Mark Kilgard said...

Zack,

Thanks for evaluating NV_path_rendering.

I want to encourage you to re-evaluate the latest NV_path_rendering because the latest Release 300 drivers (301.42 is a WHQL driver now) have remarkable NV_path_rendering performance improvements.

I built your qt_svg example on a system with a GeForce GTX 460. I measured your qt_svg example spnning the tiger at 184 to 160 fps.

With a 295.51 drivers (prior to the NV_path_rendering tuning in Release 300), I measured 190 fps running nvpr_svg at the same resolution as your qt_svg example.

By just upgrading to the 301.42 driver, the same nvpr_svg configuration runs at 460 to 430 fps.

If I run at 4 samples/pixel as qt_svg does, the performance is over 720 fps.

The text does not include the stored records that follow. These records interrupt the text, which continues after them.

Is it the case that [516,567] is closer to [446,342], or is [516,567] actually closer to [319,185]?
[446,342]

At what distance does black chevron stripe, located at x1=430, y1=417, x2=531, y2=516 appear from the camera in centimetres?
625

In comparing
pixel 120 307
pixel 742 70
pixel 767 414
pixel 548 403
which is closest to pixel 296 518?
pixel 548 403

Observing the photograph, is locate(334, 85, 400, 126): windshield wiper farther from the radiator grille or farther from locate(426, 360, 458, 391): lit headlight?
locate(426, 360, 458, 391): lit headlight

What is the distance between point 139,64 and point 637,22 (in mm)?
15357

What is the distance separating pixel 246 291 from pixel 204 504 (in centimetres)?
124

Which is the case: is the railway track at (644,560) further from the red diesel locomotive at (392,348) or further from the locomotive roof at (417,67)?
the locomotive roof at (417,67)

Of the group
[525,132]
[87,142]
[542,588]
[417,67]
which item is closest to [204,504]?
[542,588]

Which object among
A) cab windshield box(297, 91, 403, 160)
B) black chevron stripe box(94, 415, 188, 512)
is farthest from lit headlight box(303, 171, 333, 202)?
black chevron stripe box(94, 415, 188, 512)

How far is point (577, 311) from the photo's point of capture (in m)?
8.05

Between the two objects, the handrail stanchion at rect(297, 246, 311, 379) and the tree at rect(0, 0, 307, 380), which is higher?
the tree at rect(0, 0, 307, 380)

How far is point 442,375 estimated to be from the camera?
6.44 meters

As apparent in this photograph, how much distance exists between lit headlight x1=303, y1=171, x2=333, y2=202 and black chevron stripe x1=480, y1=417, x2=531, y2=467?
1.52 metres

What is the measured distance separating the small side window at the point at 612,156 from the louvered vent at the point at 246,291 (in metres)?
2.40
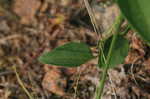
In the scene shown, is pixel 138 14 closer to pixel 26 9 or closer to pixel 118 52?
pixel 118 52

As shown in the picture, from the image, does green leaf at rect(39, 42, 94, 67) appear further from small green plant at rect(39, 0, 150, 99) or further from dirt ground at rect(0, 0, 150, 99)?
dirt ground at rect(0, 0, 150, 99)

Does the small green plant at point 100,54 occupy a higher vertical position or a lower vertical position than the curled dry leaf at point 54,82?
higher

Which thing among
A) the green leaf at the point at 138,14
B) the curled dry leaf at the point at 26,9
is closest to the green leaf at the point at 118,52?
the green leaf at the point at 138,14

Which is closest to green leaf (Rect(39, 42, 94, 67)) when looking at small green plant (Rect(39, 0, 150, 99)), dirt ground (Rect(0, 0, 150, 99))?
small green plant (Rect(39, 0, 150, 99))

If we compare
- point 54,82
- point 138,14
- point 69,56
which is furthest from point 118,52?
point 54,82

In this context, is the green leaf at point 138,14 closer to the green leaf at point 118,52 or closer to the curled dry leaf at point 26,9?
the green leaf at point 118,52

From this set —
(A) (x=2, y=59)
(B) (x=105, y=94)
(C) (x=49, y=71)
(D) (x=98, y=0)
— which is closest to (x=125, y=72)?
(B) (x=105, y=94)

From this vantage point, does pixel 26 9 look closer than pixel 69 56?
No
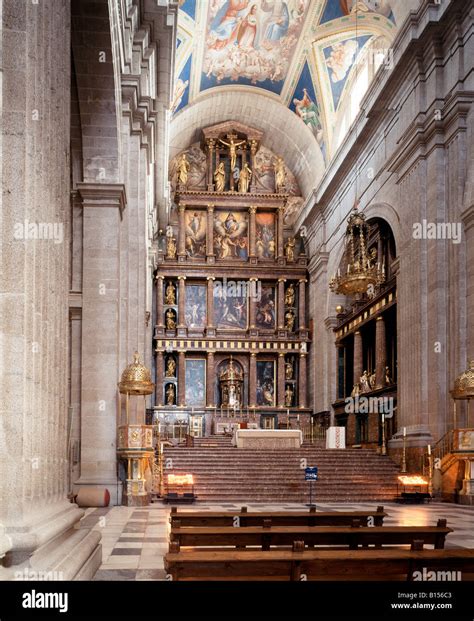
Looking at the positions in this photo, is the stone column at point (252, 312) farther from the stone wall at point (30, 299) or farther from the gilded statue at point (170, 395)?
the stone wall at point (30, 299)

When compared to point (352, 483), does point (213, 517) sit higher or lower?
higher

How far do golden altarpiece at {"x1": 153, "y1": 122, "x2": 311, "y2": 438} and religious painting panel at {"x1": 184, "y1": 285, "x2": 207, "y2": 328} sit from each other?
0.14 ft

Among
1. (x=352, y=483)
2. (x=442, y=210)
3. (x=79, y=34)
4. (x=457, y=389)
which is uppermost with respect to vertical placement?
(x=79, y=34)

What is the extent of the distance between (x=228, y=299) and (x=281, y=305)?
236 cm

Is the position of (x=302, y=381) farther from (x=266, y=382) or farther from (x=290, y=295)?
(x=290, y=295)

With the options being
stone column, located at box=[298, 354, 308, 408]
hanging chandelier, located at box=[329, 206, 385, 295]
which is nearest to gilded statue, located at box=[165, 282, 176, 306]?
stone column, located at box=[298, 354, 308, 408]

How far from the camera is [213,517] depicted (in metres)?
7.98

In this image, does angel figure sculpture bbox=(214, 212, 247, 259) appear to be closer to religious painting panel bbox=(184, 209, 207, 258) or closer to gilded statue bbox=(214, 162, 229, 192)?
religious painting panel bbox=(184, 209, 207, 258)

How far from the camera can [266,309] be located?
34.9 m

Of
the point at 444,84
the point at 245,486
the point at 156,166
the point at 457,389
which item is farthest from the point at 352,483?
the point at 156,166

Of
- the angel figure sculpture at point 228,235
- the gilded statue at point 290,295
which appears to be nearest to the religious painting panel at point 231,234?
the angel figure sculpture at point 228,235

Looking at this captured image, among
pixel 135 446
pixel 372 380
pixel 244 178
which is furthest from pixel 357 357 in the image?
pixel 135 446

A faster GPU can run even faster.

Give NV_path_rendering another spin with a Release 300 driver. I think you'll like the new results.

- Mark Kilgard, NVIDIA

Anonymous said...

I am curious as to how complex is " too complex" for these approaches. I am playing with nv_path_rendering (total newbie) with an svg file with lots of complexity (probably around 20M vertices) and may be running into limits of my gpu hardware.